**Given passage**
[start]

Ranged queries

Main query, which needs to fetch all the documents, can impose a read lock on the whole table and stall the concurrent queries (e.g. INSERTs to MyISAM table), waste a lot of memory for result set, etc. To avoid this, Manticore supports so-called ranged queries. With ranged queries, Manticore first fetches min and max document IDs from the table, and then substitutes different ID intervals into main query text and runs the modified query to fetch another chunk of documents. Here's an example.

Ranged query usage example:

sql_query_range = SELECT MIN(id),MAX(id) FROM documents
sql_range_step = 1000
sql_query = SELECT * FROM documents WHERE id>=$start AND id<=$end

If the table contains document IDs from 1 to, say, 2345, then sql_query would be run three times:

  1. with $start replaced with 1 and $end replaced with 1000;
  2. with $start replaced with 1001 and $end replaced with 2000;
  3. with $start replaced with 2001 and $end replaced with 2345.

Obviously, that's not much of a difference for 2000-row table, but when it comes to indexing 10-million-row table, ranged queries might be of some help.

[end]

**Things to do**
• 1. Please reproduce the ranged queries passage from "1. with $start" to "of some help.", substituting "$from" for "$start".
• 2. Pick up the ranged queries passage after its last sentence and keep writing.
The data that comes after this passage isn't needed.

**Stored data**
[start]

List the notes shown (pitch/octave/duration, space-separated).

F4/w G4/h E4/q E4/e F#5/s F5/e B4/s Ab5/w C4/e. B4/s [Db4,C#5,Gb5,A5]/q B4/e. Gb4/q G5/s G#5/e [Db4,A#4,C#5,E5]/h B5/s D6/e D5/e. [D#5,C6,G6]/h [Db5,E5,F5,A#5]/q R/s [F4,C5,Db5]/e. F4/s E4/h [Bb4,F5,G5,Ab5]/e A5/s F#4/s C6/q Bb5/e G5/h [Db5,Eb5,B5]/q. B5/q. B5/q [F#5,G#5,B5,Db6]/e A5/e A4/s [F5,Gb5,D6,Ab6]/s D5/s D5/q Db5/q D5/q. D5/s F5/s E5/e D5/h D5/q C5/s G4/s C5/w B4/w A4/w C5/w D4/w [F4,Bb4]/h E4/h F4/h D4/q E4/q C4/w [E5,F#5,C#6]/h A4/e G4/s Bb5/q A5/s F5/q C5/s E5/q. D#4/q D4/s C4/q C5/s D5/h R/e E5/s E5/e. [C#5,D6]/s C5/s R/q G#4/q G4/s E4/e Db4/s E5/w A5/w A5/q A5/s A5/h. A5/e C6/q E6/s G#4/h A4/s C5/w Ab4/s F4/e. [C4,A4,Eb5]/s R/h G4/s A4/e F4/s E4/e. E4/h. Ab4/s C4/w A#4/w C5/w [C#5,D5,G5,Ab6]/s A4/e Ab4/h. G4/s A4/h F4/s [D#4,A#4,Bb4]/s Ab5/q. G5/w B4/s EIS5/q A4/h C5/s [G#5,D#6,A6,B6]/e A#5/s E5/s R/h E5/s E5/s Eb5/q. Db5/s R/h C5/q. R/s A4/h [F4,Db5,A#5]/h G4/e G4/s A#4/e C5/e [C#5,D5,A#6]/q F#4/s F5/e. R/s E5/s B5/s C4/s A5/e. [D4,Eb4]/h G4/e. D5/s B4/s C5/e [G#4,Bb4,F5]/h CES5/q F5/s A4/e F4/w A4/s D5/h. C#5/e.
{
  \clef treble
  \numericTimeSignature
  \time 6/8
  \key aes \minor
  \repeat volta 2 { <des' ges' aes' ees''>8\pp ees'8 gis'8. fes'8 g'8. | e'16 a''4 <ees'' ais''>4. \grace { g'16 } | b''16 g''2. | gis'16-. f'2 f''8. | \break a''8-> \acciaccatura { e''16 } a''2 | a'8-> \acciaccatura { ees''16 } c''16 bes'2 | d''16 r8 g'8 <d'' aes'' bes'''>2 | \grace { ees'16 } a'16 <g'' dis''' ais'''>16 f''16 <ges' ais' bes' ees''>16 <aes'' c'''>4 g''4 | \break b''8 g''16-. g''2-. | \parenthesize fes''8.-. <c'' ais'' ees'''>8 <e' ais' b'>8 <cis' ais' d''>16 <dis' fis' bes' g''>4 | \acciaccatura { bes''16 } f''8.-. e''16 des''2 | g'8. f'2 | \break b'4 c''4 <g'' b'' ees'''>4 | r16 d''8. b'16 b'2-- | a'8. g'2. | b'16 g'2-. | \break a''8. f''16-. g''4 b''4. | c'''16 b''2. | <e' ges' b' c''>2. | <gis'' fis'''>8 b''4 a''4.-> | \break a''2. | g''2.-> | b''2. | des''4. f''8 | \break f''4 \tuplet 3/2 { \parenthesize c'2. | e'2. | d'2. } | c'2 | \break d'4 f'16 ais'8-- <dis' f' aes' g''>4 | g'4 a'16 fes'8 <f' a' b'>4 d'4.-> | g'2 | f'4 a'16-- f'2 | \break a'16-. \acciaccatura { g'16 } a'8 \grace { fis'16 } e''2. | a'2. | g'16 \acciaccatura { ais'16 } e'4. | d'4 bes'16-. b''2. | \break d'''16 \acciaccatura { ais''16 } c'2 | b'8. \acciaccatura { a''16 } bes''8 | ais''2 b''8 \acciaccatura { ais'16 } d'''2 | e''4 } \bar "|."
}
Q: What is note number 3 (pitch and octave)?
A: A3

[end]

**Responses in order**
• 1.
1. with $from replaced with 1 and $end replaced with 1000;
  2. with $from replaced with 1001 and $end replaced with 2000;
  3. with $from replaced with 2001 and $end replaced with 2345.

Obviously, that's not much of a difference for 2000-row table, but when it comes to indexing 10-million-row table, ranged queries might be of some help.

• 2.
sql_query_range

Defines the range query. The query specified in this option must fetch min and max document IDs that will be used as range boundaries. It must return exactly two integer fields, min ID first and max ID second; the field names are ignored. When enabled, sql_query will be required to contain $start and $end macros. Note that the intervals specified by $start..$end will not overlap, so you should not remove document IDs that are exactly equal to $start or $end from your query.

sql_range_step

This directive defines the range query step. The default value is 1024.

sql_ranged_throttle

This directive can be used to throttle the ranged query. By default, there is no throttling. Values for sql_ranged_throttle should be specified in milliseconds.

Throttling can be useful when the indexer imposes too much load on the database server. It causes the indexer to sleep for a given amount of time once per each ranged query step. This sleep is unconditional and is performed before the fetch query.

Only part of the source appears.